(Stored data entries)
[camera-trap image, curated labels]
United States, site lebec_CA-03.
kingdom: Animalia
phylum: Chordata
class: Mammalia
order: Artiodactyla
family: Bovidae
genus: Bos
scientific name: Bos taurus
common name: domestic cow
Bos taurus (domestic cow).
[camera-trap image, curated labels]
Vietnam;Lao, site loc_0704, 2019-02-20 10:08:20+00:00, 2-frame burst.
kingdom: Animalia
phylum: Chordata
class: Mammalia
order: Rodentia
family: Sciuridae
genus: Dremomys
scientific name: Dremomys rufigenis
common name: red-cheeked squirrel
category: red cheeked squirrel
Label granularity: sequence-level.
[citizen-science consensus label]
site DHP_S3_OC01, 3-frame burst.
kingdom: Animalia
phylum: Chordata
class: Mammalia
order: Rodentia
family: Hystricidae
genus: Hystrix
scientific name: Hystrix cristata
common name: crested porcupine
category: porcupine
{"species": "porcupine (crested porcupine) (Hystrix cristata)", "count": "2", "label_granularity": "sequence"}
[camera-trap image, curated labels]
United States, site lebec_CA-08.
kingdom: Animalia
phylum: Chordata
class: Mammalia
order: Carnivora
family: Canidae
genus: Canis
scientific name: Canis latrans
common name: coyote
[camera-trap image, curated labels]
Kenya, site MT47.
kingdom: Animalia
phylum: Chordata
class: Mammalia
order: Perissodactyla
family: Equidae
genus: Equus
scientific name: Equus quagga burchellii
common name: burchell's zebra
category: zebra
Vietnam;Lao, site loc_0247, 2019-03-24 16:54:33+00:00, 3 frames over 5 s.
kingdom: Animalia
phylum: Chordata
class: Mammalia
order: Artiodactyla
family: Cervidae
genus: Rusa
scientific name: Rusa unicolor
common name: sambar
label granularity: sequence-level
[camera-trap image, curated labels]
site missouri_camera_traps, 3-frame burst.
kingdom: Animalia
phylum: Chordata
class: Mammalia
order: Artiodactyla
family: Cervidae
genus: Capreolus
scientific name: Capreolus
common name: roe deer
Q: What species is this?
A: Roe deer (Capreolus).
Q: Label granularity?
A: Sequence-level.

■ **Work required**
Line by line, the data should be returned exactly as written.

■ **Completed task**
[camera-trap image, curated labels]
United States, site lebec_CA-03.
kingdom: Animalia
phylum: Chordata
class: Mammalia
order: Artiodactyla
family: Bovidae
genus: Bos
scientific name: Bos taurus
common name: domestic cow
Bos taurus (domestic cow).
[camera-trap image, curated labels]
Vietnam;Lao, site loc_0704, 2019-02-20 10:08:20+00:00, 2-frame burst.
kingdom: Animalia
phylum: Chordata
class: Mammalia
order: Rodentia
family: Sciuridae
genus: Dremomys
scientific name: Dremomys rufigenis
common name: red-cheeked squirrel
category: red cheeked squirrel
Label granularity: sequence-level.
[citizen-science consensus label]
site DHP_S3_OC01, 3-frame burst.
kingdom: Animalia
phylum: Chordata
class: Mammalia
order: Rodentia
family: Hystricidae
genus: Hystrix
scientific name: Hystrix cristata
common name: crested porcupine
category: porcupine
{"species": "porcupine (crested porcupine) (Hystrix cristata)", "count": "2", "label_granularity": "sequence"}
[camera-trap image, curated labels]
United States, site lebec_CA-08.
kingdom: Animalia
phylum: Chordata
class: Mammalia
order: Carnivora
family: Canidae
genus: Canis
scientific name: Canis latrans
common name: coyote
[camera-trap image, curated labels]
Kenya, site MT47.
kingdom: Animalia
phylum: Chordata
class: Mammalia
order: Perissodactyla
family: Equidae
genus: Equus
scientific name: Equus quagga burchellii
common name: burchell's zebra
category: zebra
Vietnam;Lao, site loc_0247, 2019-03-24 16:54:33+00:00, 3 frames over 5 s.
kingdom: Animalia
phylum: Chordata
class: Mammalia
order: Artiodactyla
family: Cervidae
genus: Rusa
scientific name: Rusa unicolor
common name: sambar
label granularity: sequence-level
[camera-trap image, curated labels]
site missouri_camera_traps, 3-frame burst.
kingdom: Animalia
phylum: Chordata
class: Mammalia
order: Artiodactyla
family: Cervidae
genus: Capreolus
scientific name: Capreolus
common name: roe deer
Q: What species is this?
A: Roe deer (Capreolus).
Q: Label granularity?
A: Sequence-level.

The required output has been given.